Most hosts don’t offer domain privacy, but providers such as DreamHost and 1&1 IONOS are leading the charge (read our DreamHost review). It’s hard to expect domain privacy from EIG, but it’d be nice to see.
On the list are Facebook, Google AdWords, Google Maps, WPBeginner, Bing, Yahoo, Verizon and more. We understand sharing personal information for the sake of providing a better service, but we can’t muster any reasonable explanation for the brands above other than advertising.
Plus, EIG can share your personal information with other brands in its network. We already know that Bluehost and JustHost are double-dipping on your personal data, but so is SiteLock, MOJO Marketplace, CodeGuard and Constant Contact, even if you’re not using those services.
As we’ve said in other EIG-related reviews, your information is treated as a commodity. Though JustHost may not do the sharing or selling, its parent company is, which leaves you in hot water as the user.
Like other EIG brands, JustHost offers live chat and phone support around the clock. The quality of support is good, with prompt and helpful responses, but the reps feel distant. Unlike SiteGround, where you can put a name to a face, all you see with JustHost is a block of text (read our SiteGround review).
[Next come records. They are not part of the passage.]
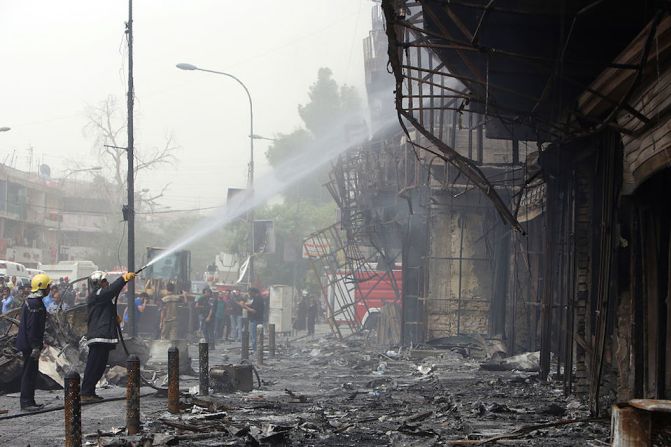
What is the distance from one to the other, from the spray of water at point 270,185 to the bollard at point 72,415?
280 inches

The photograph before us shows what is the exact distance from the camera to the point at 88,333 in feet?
39.6

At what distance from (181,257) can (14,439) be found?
22490mm

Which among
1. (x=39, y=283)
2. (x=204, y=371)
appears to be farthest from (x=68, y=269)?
(x=39, y=283)

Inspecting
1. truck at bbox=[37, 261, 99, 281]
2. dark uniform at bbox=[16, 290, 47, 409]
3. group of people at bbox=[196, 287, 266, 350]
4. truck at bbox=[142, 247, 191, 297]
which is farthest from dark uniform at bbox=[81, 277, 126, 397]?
truck at bbox=[37, 261, 99, 281]

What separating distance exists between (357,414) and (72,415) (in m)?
4.01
That said, our experience with support wasn’t bad. We reached out with questions about the server, how it was configured and why we kept seeing Bluehost around every corner. Much to our surprise, the presales rep was able to answer our questions thoroughly. In many cases, complex questions require the rep to ask a supervisor or redirect you.
Live chat and phone support are the best ways to get help, though. The knowledgebase, though useful, is a dated mess. JustHost doesn’t have categories to browse or a hierarchy of articles. Rather, there’s a list of the most popular articles and a search bar.
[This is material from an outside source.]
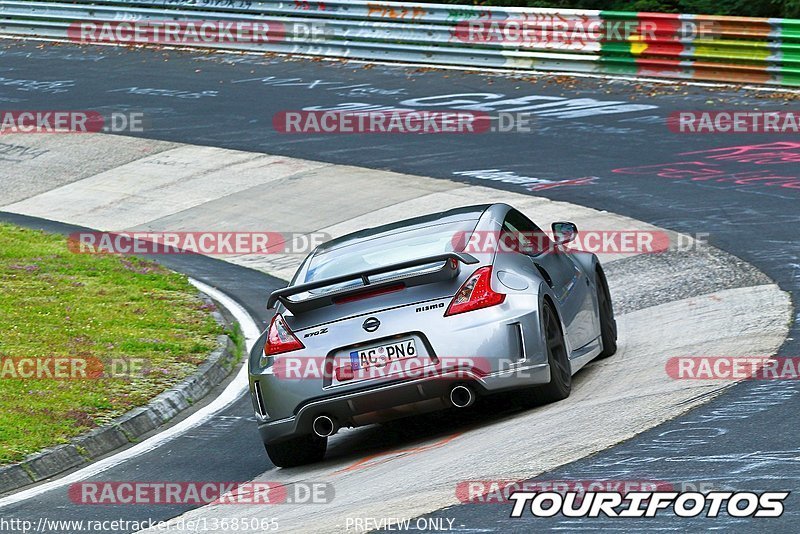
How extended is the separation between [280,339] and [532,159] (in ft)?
35.8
It’s clear the knowledgebase is also built on a former version of the website, with headers such as “web hosting” and “why us” still in the top menu. Those links are broken, too, outside of the home link. Plus, though you can navigate back to the homepage, you can’t get to the knowledgebase from there.
Even so, the articles are well-written and through. You’ll have to dig to find what you need, but we’d be lying if we said the knowledgebase wasn’t helpful.
JustHost is decent on speed, big on features and negligent on privacy. The good mixes with the bad, but that’s true of most EIG products. JustHost impresses more than most, though, particularly because of the deep integration with WordPress and long list of security features.
That said, the proverbial elephant in the room is privacy. While it’s a big deal to us, it may not be to you, and if it’s not, JustHost looks much more impressive.